H1 antihistamine-induced adverse events and time to onset: A retrospective analysis using the Japanese Adverse Drug Event Report Database

H1 antihistamines have not been systematically evaluated for adverse events (AEs) in real-world settings despite their widespread use in Japan. We investigated the characteristics of AEs caused by H1 antihistamines using the Japanese Adverse Drug Event Report (JADER) database. We extracted 14 common AEs (including similar AEs) with a high frequency from the JADER database (April 2004 ‒ September 2023) for patients taking H1 antihistamines as "suspected drugs". Adjusted reporting odds ratios (aRORs) for sex and age were calculated to identify possible H1 antihistamines. A time-event analysis was performed using a Weibull distribution. Among the 32,592 case reports where H1 antihistamines were identified as "suspected drugs", a total of 9,549 case reports involving 2,881 patients were extracted for the common 14 AEs associated with 6 first-generation and 16 second-generation drugs.

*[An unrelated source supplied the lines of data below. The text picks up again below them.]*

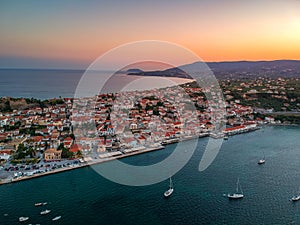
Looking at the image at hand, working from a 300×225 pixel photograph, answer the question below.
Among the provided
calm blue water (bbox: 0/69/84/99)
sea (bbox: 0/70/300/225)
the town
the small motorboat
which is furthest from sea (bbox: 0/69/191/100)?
the small motorboat

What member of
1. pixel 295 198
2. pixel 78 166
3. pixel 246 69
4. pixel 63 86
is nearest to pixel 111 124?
pixel 78 166

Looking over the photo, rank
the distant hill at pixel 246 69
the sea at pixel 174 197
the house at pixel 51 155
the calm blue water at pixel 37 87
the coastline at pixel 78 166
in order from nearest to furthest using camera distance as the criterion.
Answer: the sea at pixel 174 197
the coastline at pixel 78 166
the house at pixel 51 155
the calm blue water at pixel 37 87
the distant hill at pixel 246 69

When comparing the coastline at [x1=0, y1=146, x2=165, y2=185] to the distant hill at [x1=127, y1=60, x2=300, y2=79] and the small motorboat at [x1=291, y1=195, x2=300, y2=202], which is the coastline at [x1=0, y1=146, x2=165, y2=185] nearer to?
the small motorboat at [x1=291, y1=195, x2=300, y2=202]

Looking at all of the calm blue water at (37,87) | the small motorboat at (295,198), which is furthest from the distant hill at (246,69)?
the small motorboat at (295,198)

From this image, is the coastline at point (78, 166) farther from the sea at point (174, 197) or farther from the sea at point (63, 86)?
the sea at point (63, 86)

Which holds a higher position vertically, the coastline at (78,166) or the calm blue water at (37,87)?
the calm blue water at (37,87)

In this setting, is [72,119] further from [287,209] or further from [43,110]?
[287,209]

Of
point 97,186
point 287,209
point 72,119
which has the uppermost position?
point 72,119

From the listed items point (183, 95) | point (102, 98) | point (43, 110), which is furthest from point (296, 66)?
point (43, 110)

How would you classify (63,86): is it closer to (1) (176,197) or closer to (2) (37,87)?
(2) (37,87)
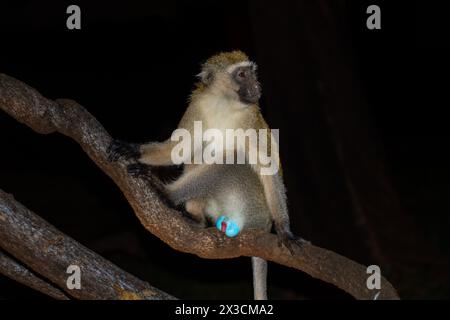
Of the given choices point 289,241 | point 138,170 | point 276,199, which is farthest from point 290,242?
point 138,170

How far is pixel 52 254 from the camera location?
128 inches

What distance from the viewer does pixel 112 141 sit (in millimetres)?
3830

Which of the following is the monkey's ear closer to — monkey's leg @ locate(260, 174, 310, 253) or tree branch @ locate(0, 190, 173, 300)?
monkey's leg @ locate(260, 174, 310, 253)

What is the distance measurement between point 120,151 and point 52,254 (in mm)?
861

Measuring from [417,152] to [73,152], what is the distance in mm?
6727

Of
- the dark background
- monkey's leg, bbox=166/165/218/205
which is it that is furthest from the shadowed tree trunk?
monkey's leg, bbox=166/165/218/205

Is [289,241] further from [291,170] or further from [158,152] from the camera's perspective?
[291,170]

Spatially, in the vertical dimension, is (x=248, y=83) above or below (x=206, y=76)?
below

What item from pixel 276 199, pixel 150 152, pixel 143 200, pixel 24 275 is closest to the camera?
A: pixel 143 200

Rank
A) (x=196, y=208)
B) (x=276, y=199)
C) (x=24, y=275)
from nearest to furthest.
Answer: (x=24, y=275) → (x=276, y=199) → (x=196, y=208)

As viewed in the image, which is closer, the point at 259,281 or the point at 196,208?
the point at 259,281

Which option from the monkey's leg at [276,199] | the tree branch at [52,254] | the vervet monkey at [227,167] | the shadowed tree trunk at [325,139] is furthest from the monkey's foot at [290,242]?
the shadowed tree trunk at [325,139]

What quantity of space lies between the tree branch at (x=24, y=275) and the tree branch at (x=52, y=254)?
0.53 meters

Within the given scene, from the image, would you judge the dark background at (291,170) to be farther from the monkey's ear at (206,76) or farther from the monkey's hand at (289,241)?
the monkey's hand at (289,241)
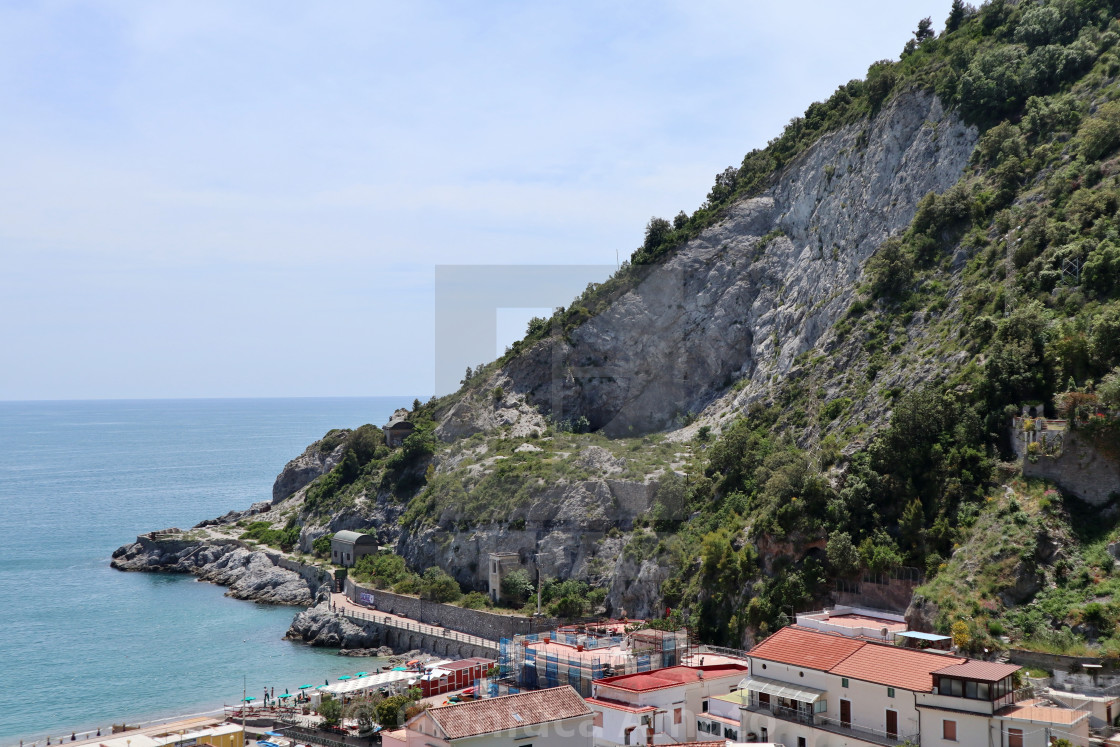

Among these patients, 53.6% were female, and patients aged 50 - 79 years had a high incidence (45.7%). The highest aROR was for alopecia (56.6), followed by angioedema (3.2), hepatotoxicity (2.6), loss of consciousness (2.4), and Stevens-Johnson syndrome (2.1). Anaphylaxis, Stevens-Johnson syndrome, drug/toxic eruption, angioedema, and convulsions/epilepsy occurred within 1 week of H1 antihistamine use. Hepatotoxicity, loss of consciousness, convulsion/epilepsy, pneumonia and aplastic anemia occurred over time throughout H1 antihistamine treatment. The shape parameter β values of most AEs were < 1.0. This study revealed that most severe AEs, such as anaphylaxis and toxic cutaneous diseases, caused by H1 antihistamines occurred within 1 week of treatment. Hepatotoxicity, alopecia, interstitial pneumonia, and aplastic anemia occurred throughout the treatment period.